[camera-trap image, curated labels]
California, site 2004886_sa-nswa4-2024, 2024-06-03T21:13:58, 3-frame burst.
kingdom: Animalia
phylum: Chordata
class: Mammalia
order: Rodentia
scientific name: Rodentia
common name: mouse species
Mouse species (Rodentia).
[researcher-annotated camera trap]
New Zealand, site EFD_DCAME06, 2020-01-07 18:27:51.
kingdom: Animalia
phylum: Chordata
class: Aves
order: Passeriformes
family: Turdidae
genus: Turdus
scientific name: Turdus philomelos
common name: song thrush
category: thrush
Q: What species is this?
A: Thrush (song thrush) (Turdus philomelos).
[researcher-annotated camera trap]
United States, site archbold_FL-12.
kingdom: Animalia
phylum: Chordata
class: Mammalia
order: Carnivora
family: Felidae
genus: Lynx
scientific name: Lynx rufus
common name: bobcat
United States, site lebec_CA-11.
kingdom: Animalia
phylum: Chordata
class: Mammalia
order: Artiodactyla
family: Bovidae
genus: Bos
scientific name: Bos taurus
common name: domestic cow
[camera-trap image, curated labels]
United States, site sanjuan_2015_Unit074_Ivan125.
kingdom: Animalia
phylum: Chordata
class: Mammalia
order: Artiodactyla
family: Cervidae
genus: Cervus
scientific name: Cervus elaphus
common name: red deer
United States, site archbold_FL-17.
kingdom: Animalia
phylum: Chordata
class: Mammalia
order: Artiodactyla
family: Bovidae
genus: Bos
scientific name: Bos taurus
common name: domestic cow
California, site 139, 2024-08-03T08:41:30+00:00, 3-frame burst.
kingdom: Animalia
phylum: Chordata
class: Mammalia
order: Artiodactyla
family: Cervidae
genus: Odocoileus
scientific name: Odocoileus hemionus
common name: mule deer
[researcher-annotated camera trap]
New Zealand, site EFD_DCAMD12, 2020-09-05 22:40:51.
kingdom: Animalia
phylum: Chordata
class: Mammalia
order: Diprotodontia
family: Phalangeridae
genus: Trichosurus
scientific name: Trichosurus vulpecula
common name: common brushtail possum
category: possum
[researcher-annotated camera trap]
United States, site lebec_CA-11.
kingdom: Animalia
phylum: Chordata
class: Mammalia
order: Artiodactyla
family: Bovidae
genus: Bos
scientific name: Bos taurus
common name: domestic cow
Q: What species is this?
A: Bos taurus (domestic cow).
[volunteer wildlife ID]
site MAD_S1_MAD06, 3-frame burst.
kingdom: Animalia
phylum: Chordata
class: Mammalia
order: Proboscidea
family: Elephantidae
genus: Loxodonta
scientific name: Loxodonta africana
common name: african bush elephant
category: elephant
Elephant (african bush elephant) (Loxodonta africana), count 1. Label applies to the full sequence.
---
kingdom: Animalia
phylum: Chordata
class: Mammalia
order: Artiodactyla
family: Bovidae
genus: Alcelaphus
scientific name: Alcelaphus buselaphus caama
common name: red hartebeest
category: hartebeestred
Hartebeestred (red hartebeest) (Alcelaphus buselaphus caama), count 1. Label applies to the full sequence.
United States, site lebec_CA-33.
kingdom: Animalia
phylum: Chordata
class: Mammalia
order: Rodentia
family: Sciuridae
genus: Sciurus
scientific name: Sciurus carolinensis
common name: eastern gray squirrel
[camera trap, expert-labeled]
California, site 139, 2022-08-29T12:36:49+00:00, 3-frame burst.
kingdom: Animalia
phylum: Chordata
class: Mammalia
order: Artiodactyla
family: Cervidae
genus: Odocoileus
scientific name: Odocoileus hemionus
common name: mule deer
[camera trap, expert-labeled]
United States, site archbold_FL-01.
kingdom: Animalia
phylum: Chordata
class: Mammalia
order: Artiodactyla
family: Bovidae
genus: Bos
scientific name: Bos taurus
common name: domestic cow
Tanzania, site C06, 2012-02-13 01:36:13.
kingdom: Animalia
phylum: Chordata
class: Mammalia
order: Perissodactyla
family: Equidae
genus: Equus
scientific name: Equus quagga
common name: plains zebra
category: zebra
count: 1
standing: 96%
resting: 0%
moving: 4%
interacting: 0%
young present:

◆ ◆ ◆

Your task is to copy each line of the listing that holds the word "burst".

→ Output for this task
California, site 2004886_sa-nswa4-2024, 2024-06-03T21:13:58, 3-frame burst.
California, site 139, 2024-08-03T08:41:30+00:00, 3-frame burst.
site MAD_S1_MAD06, 3-frame burst.
California, site 139, 2022-08-29T12:36:49+00:00, 3-frame burst.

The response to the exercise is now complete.